Lesson Six: Eat what is put in front of you, don’t complain and say thank you. If somebody took the time to buy and cook food for you, learn to be grateful and have respect. This is perhaps the toughest one to enforce.
Lesson Seven: Magazines are stupid.
Lesson Eight: Don’t steal someone’s thunder. Jealousy is ugly. Be happy for other people when they get a compliment or achieve something. Compliments are not passed around like Halloween candy. When it’s your turn, you’ll want your friends to be happy for you.
Lesson Nine: Buy them and their friends candy and chocolate and tell them to scram regardless of the other parent’s rules about sugar. The coolest adults when I was growing up handed you dollar bills and candy and told you to scram. They didn’t discuss how to deal with getting hit by a ball for two hours.

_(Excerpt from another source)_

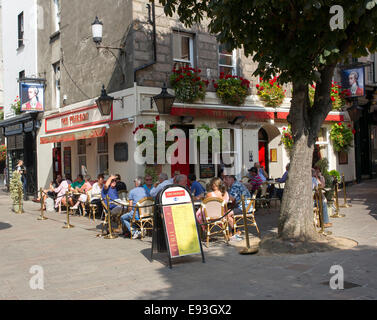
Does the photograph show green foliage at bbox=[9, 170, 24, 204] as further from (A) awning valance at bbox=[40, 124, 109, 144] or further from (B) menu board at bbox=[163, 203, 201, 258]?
(B) menu board at bbox=[163, 203, 201, 258]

Lesson Ten: This is for the parents out there who forgot they are adults with beautiful, glorious minds… find an interest other than your kid. All this attention you are giving them, either because you wish you got this kind of attention or feel so pressured to parent like every other dip-shit who obsesses over their kid’s happiness, is going to cause your kid to grow up and be really disappointed that the world doesn’t find them nearly as fascinating as you do. They will end up hating you for it. Back off, step away from your kid, and get a grown-ass hobby. Let them figure out how to entertain themselves with their own beautiful, glorious minds.
For us, most of this works out. Of course they fight me and don’t always understand, but it’ll all stick at some point. I want my kids to question everything and be brave enough to be kind, always think of others, and learn how to do the hardest thing of all, forgive. I hope one day they will forgive me for failing them, because I have and I will, and grow up to forgive themselves for not being perfect either.